Физиономия его побагровела так, что красноватые блестящие глазенки на этом фоне как бы затушевались и даже почти исчезли. Он еще осторожен, но эта осторожность неотвратимо подтаивает, оплывает.
– Да мелочь. У меня брательник сидит. В сущности, ни за что. Мог бы и условный получить, да судья заартачилась. Противная бабища. Синий чулок, похоже. Злая, сущая тигрица из зоопарка. Ну и захотелось мне выяснить кое-какие детали, так сказать, тюремного быта. Чтобы братану помочь. Приятель мне и говорит: «Есть у меня знакомый один, Штырь. Он зековские порядки знает, обратись к нему». Вот, обратился…
– Да, ситуация, – бородатый качает башкой, увенчанной кожаной кепкой восьмиклинкой. – Тут мы тебе помочь никак не можем. Мы не сидели.
Эти слова он произносит с неожиданной гордостью, как будто объявляя, что и он, и его молодой собутыльник – люди законопослушные, правильные, не какие-нибудь там.
– Жаль, – печалюсь я. – А что, этот Штырь – хороший мужик был?
– Да как те сказать… Отчаянный какой-то. Без царя в голове. Выпьешь с ним, вот как сейчас. Разговариваешь, так, без подначки, серьезно. О жизни… и вообще. И он вроде с тобой беседует уважительно, обстоятельно – и вдруг, ни с того ни с сего давай хохотать! Как бешеный. Точно ты что-то смешное сморозил. Меня, например, от этого ну просто оторопь брала. А потом – как вскочит, морда перекошенная. Натуральный волк. Выхватит финку и давай у тебя перед носом махать. А глаза точно стеклянные, а как поддаст – вообще кровью наливаются. Даже смотреть страшно. Думаю, у него это… с головой было не того.
– Он где-то работал?
– Не.

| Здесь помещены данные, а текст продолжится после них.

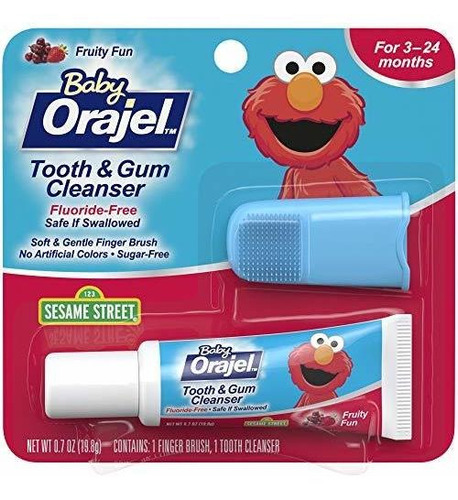 Orajel Baby Elmo Tooth And Gum Cleanser Con Finger Brush Fru
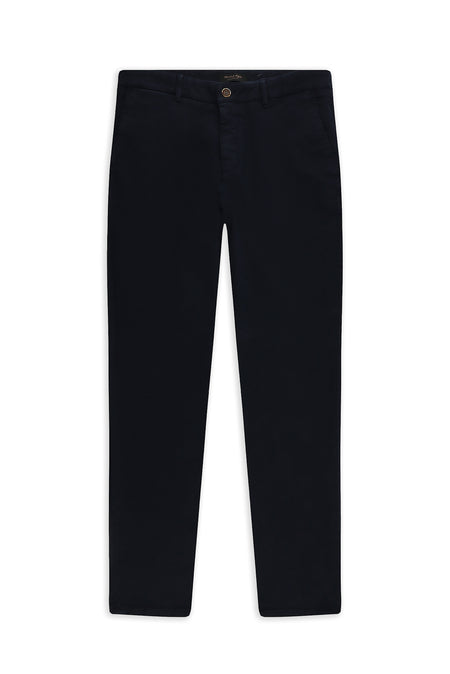 Orta Lacivert 4 Drop Relaxed Fit Rahat Kesim Lyocell Karışımlı Yandan Cepli Esnek Kanvas / Chino Pantolon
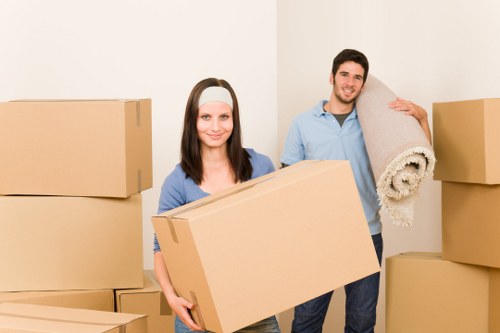 Packed furniture and boxes loaded into a removal truck for transport
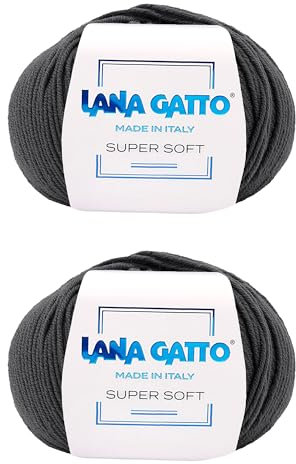Gomitoli per maglia e uncinetto 100% Pura Lana Vergine Merino Extrafine by Lana Gatto, Made in Italy. Linea Super Soft, lana di qualità superiore, 100 g. 250 mt, (Grigio Antracite - 20214, 2)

Про работу он не упоминал. Да и какой из него трудяга? Вот мы с Василием горбом свои кровные добываем, поэтому можем посидеть, слегка на грудь принять, пообщаться душевно.
– Но бабло-то у него было?
– Мы его шуршики не считали, а сам он хвалился, что деньжищ – куры не клюют. Может, врал, кто его ведает? В башку к нему не заглянешь. Нас с Васькой угощал этим… французским коньяком.
– Неужто французским?
– Я на этикетку поглядел. Точно – он.
– Откуда ж у хлопца такие бабки?
– Э, милый, есть дела, за которые нехило платят. Звонкой монетой. Его же не просто так грохнули. Я – краем уха – слыхал, что он на какую-то девку это… покушался. Ну и получил по заслугам.
– Так он киллер, что ли?
– Вроде того. Он вообще из этих… из бандитов. «Южане» – слыхал? Он из них. Жизнь свою по тюрьмам да колониям промотал.
– Кто ж ему деваху заказал? – как бы удивляюсь я. – Олигарх, наверное, какой-нибудь?
И жду: насторожатся ребята или нет?
Но я напрасно нервничаю: они и ухом не ведут. Разнежились. Алкоголь притупил сознание и усыпил бдительность.
Особенно плодотворно подействовала горькая на молодого, который до сих пор отстраненно молчал и демонстрировал неземную улыбку. Теперь он решает взять инициативу на себя. Парень вонзает тонкий указательный палец в низко висящее небо и подает голос:
– Между прочим, Штырь однажды хвастался, что ручкается с большими людьми, не нам чета.
– Так это он, наверное, о заказчике говорил?
– Может, оно и так, – качает головой парень. – Только с нами он своими секретами не делился. Скрытный был. С другой стороны, человек такие дела проворачивал, что трепаться про это – вредно для здоровья… Согласен?.. Вот то-то оно и есть…
Тепло, за руку прощаюсь с размягченными мужиками и покидаю двор, который уже никогда не увижу.